Изменить размер шрифта - +
 – Что же он сказал такого, что оставило многое скрытым?

Но он и так уже сказал больше, чем хотел. Он молчал, наблюдая за ней как из укрытия со своего места.

– Стражи Крови все подвергают сомнению, – продолжила она неуверенно. – С тех пор как Кевин Расточитель Страны сберег их от Осквернения и его собственной гибели, они испытывают недоверие даже к своей собственной преданности – хотя никто не осмелится обвинить их в чем-либо. Ты говоришь об этом?

Он не хотел отвечать, но ее прямое внимание вынудило его. – Они прожили уже слишком долго. Баннору это известно. – Затем, чтобы переменить тему разговора, он подошел к столу посмотреть на резную фигурку. Белая статуэтка стояла на подставке из черного дерева. Это вставшая на дыбы лошадь-ранихин была сделана из материала, который выглядел как кость. Детали были выполнены не очень тщательно, но благодаря какому-то секрету мастерства она передавала мощь мускулов, ум в глазах, пламенность развевающейся гривы.

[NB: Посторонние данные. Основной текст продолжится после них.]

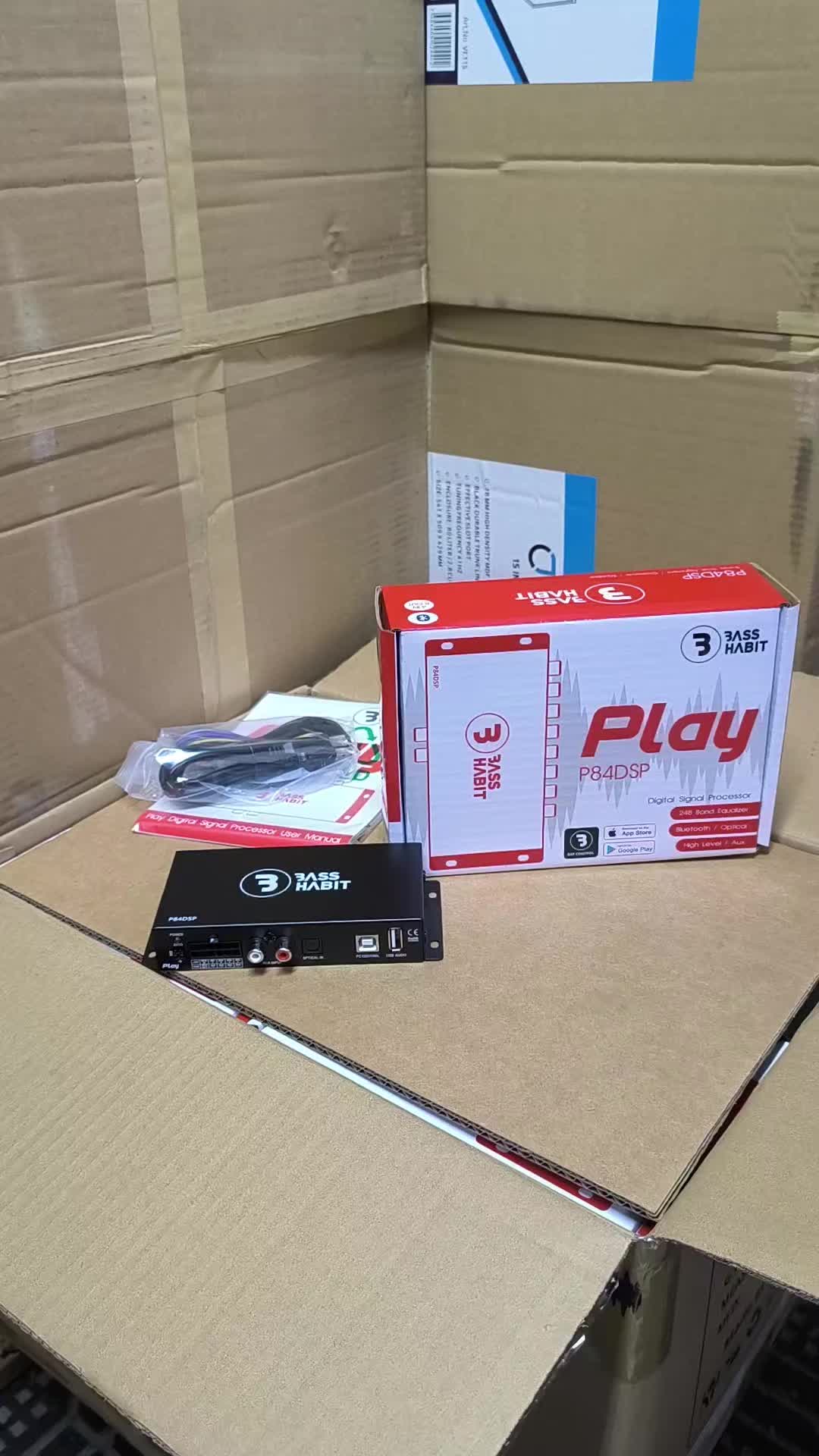@GioCarAudio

Не подходя к нему, Елена сказала:

– Это мое ремесло – резьба по кости, костяная скульптура. Вам нравится? Это ранихин Мирха, на которой я езжу.

Что-то в этом взволновало Кавинанта. Он не хотел думать о ранихинах, но подумал о том, что здесь есть какое-то противоречие.

– Морестранственник говорил мне, что искусство резьбы по кости было утеряно.

– Да, так было. Я одна во всей Стране владею этим ремеслом ранихийцев. Анундивьен йаджна, которое также называют резьбой по кости или костяной скульптурой, было утрачено ранихийцами во время их изгнания в Южной Гряде – после Ритуала Осквернения. Я говорю это не из тщеславия – я рада, что могу делать это. Когда я была ребенком, ранихин привез меня в горы. Три дня мы не возвращались, и моя мать решила, что я погибла. Но ранихины многому научили меня там… Многому. Во время этого своего обучения я открыла для себя древнее ремесло. Умение придавать форму старым костям появилось в моих руках. Теперь я занимаюсь этим, когда отдыхаю от работы Лорда.

Кавинант продолжал стоять спиной к ней, но он не рассматривал ее статуэтку. Он вслушивался в ее голос, как будто ожидал, что в любой момент этот голос превратится в голос кого-то, хорошо ему знакомого. Ее голос, интонации полностью совпадали с чьими-то интонациями. Но он не мог их узнать. Внезапно он обернулся, чтобы взглянуть ей в глаза. И опять, несмотря на то, что она стояла лицом к нему и смотрела на него, казалось, что она смотрит и думает о чем-то другом, о чем-то выше его. Ее отсутствующий взгляд раздражал его. Изучая ее, он все больше хмурился, пока его лоб не напрягся так, словно в него впивался колючками терновый венок.

– Так чего вы хотите? – потребовал он.

– Вы не присядете? – сказала она спокойно. – Я буду говорить с вами о многом.

– О чем же?

Жесткость его тона не заставила ее отступиться, она заговорила еще более спокойно:

– Я надеюсь получить от вас помощь против Презирающего.

Презирая сам себя, он сказал резко:

– И как далеко вы хотите в этом зайти?

Мгновение ее глаза пристально разглядывали его, обжигая, будто языком пламени. Кровь бросилась ему в лицо и он почти отшатнулся, отпрянул на шаг – так сильно почувствовал он на мгновение, что она обладала способностью проникать в суть вещей так глубоко, это он не мог и вообразить. Но этот проблеск прошел столь быстро, что он не успел осознать, что это было. Она неторопливо повернулась и быстро прошла в одну из своих комнат. Затем вернулась, неся в руках деревянную шкатулку, окантованную старым потертым железом.

Держа шкатулку так, словно она содержала нечто очень драгоценное, она сказала:

– Совет много спорил об этом. Некоторые говорили, что такой дар слишком велик для кого-либо.